WHAT THIS TASK INVOLVES
What you return should match the entries below exactly, only without the images.

Records contained in a dataset:
┏━━

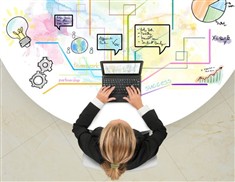 מענק למורים יוצרים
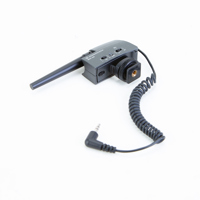 Sennheiser MKE 400 Compact Sho Picture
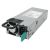 QNAP_Systems SP-469U-S-PSU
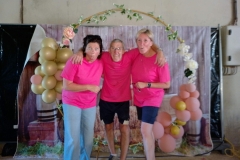 dtb2772441_B315F30-FB_BD354782_543_1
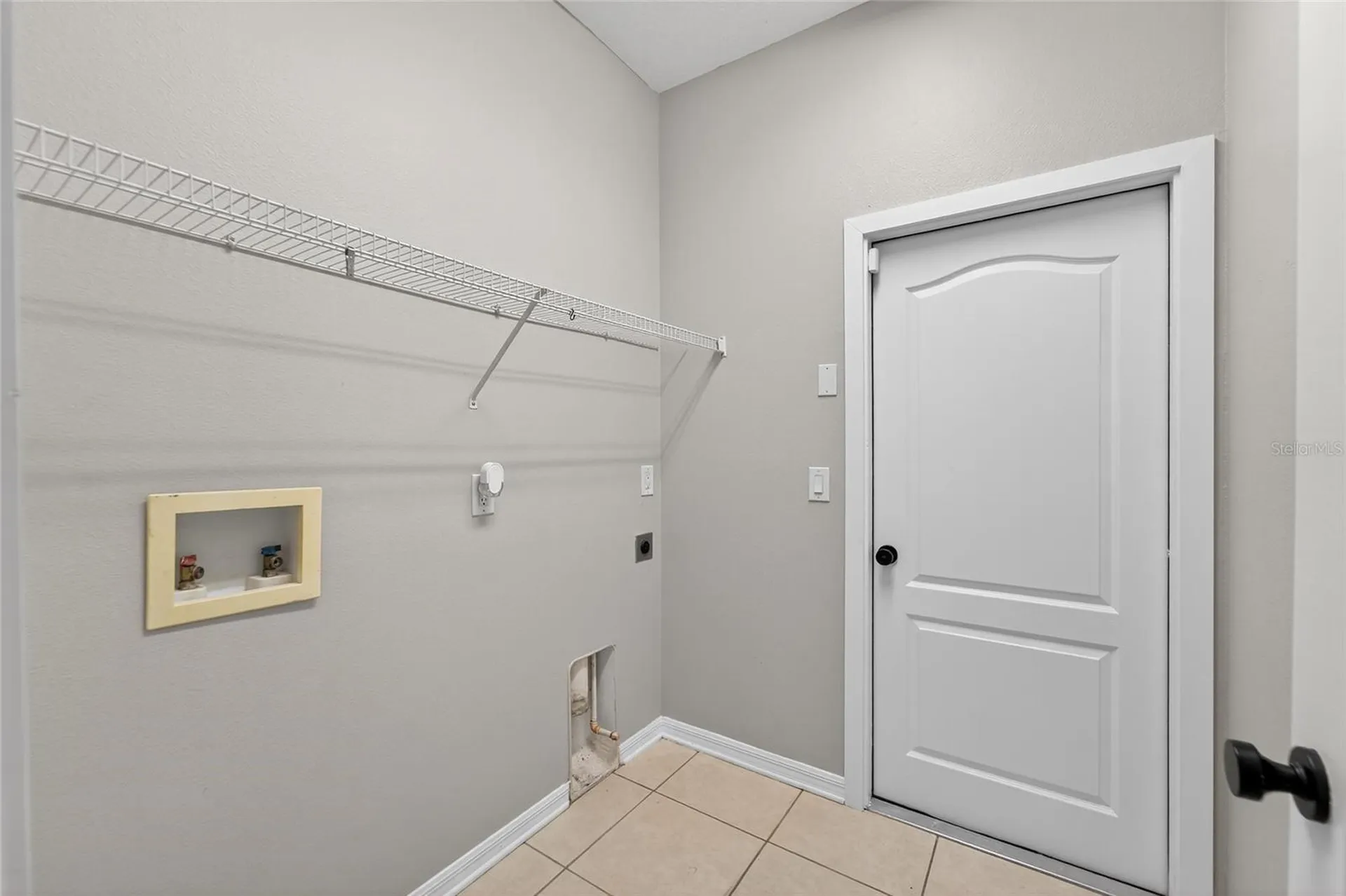 2502 Bonterra Boulevard Valrico FL 33594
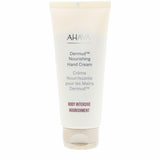 V2H955D1C9A36F96537A2E49D443EE02068R7250576P1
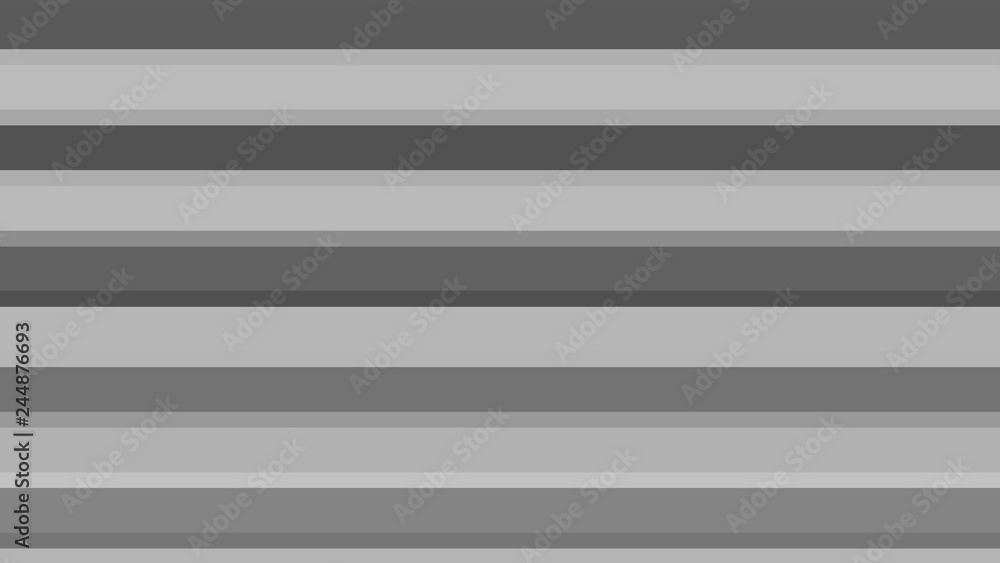 Background with color lines. Different shades and thickness. Background with color lines. Different shades and thickness.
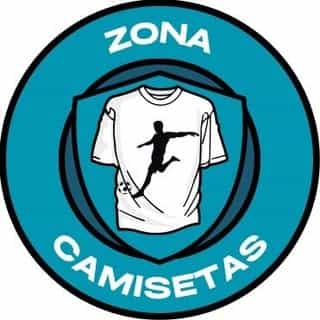ZonaCamisetas logo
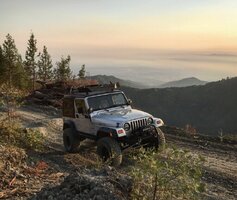 Jeep April photo.jpg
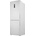 Philco PCN 3172 X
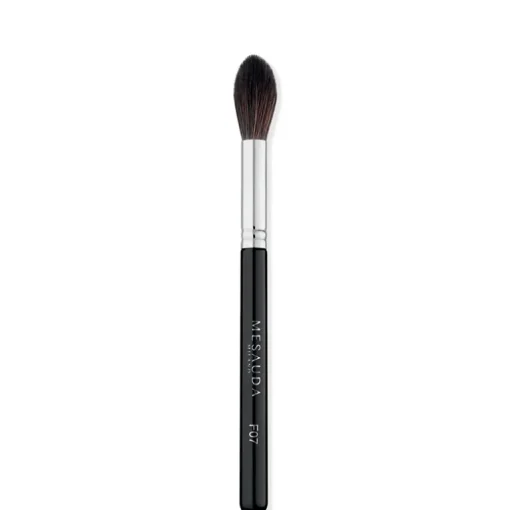 TAPERED HIGHLIGHTER Pennello Illuminante F07 PENNELLO F 07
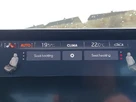 2021-seat-leon-15-tsi-evo-fr-sport-150ps-estate-small-16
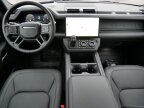 Thumbnail Photo 4 for New 2026 Land Rover Defender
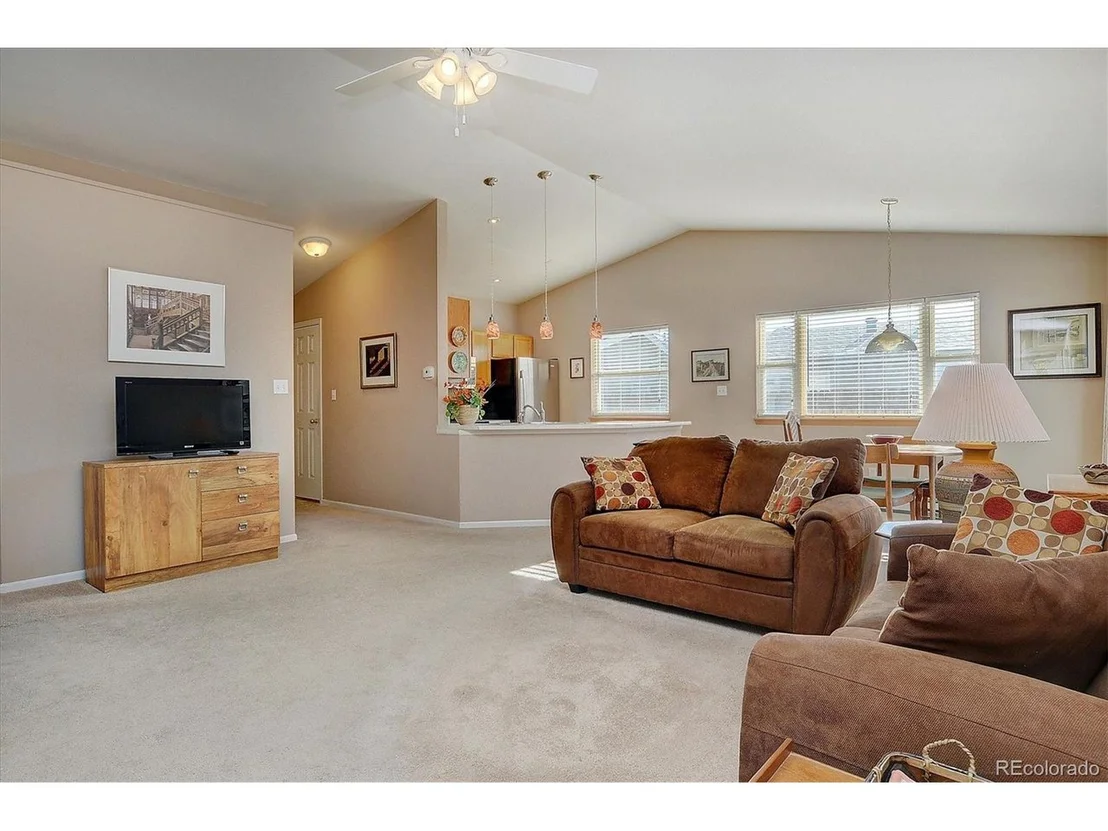 Photo of 30 Rex Cir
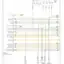 mini-Wiring diagram engine performance 4.2l sc (1 of 5)
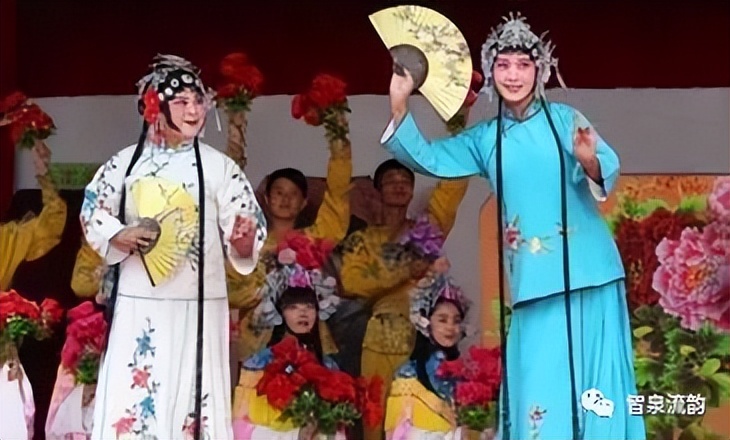 郭进栓,郭进拴原创完整视频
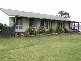 Mallee Road, Moree NSW 2400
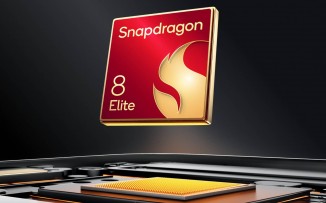%d8%a5%d8%b7%d9%84%d8%a7%d9%82 %d8%ac%d9%87%d8%a7%d8%b2 redmagic astra gaming %d8%a7%d9%84%d9%84%d9%88%d8%ad%d9%8a %d8%b9%d8%a7%d9%84%d9%85%d9%8a%d9%8b%d8%a7 %d8%a8%d8%b3%d8%b9%d8%b1 %d9%8a%d8%a8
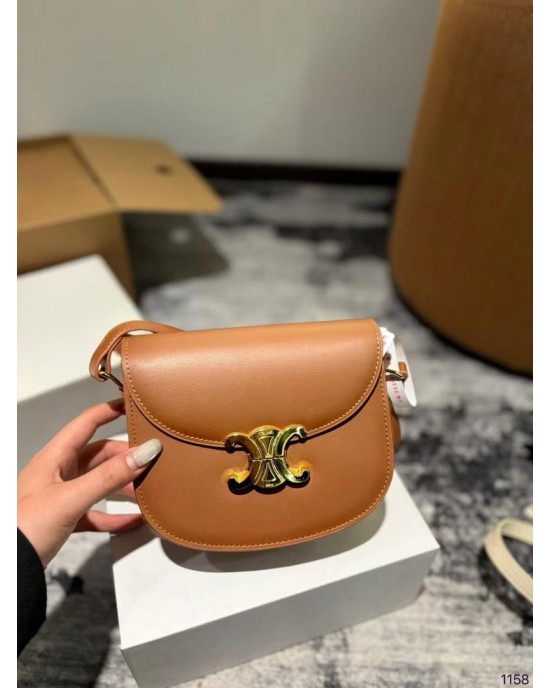 תיק סלין 18/14 ס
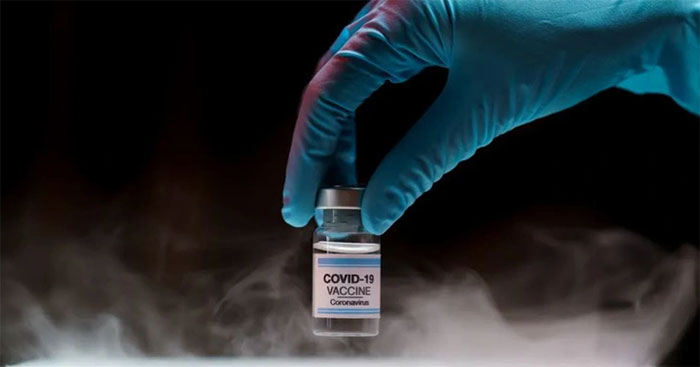 Phát hiện “sai sót” trong vắc xin Covid Moderna, Pfizer: Khoa học nói gì?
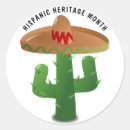 Search for mexican heritage stickers Hispanic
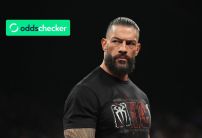 Royal Rumble: UK Start Time, Running Order, and Betting Odds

┗━━

EXERCISE RESULT
 מענק למורים יוצרים
 Sennheiser MKE 400 Compact Sho Picture
 QNAP_Systems SP-469U-S-PSU
 dtb2772441_B315F30-FB_BD354782_543_1
 2502 Bonterra Boulevard Valrico FL 33594
 V2H955D1C9A36F96537A2E49D443EE02068R7250576P1
 Background with color lines. Different shades and thickness. Background with color lines. Different shades and thickness.
ZonaCamisetas logo
 Jeep April photo.jpg
 Philco PCN 3172 X
 TAPERED HIGHLIGHTER Pennello Illuminante F07 PENNELLO F 07
 2021-seat-leon-15-tsi-evo-fr-sport-150ps-estate-small-16
 Thumbnail Photo 4 for New 2026 Land Rover Defender
 Photo of 30 Rex Cir
 mini-Wiring diagram engine performance 4.2l sc (1 of 5)
 郭进栓,郭进拴原创完整视频
 Mallee Road, Moree NSW 2400
%d8%a5%d8%b7%d9%84%d8%a7%d9%82 %d8%ac%d9%87%d8%a7%d8%b2 redmagic astra gaming %d8%a7%d9%84%d9%84%d9%88%d8%ad%d9%8a %d8%b9%d8%a7%d9%84%d9%85%d9%8a%d9%8b%d8%a7 %d8%a8%d8%b3%d8%b9%d8%b1 %d9%8a%d8%a8
 תיק סלין 18/14 ס
 Phát hiện “sai sót” trong vắc xin Covid Moderna, Pfizer: Khoa học nói gì?
 Search for mexican heritage stickers Hispanic
 Royal Rumble: UK Start Time, Running Order, and Betting Odds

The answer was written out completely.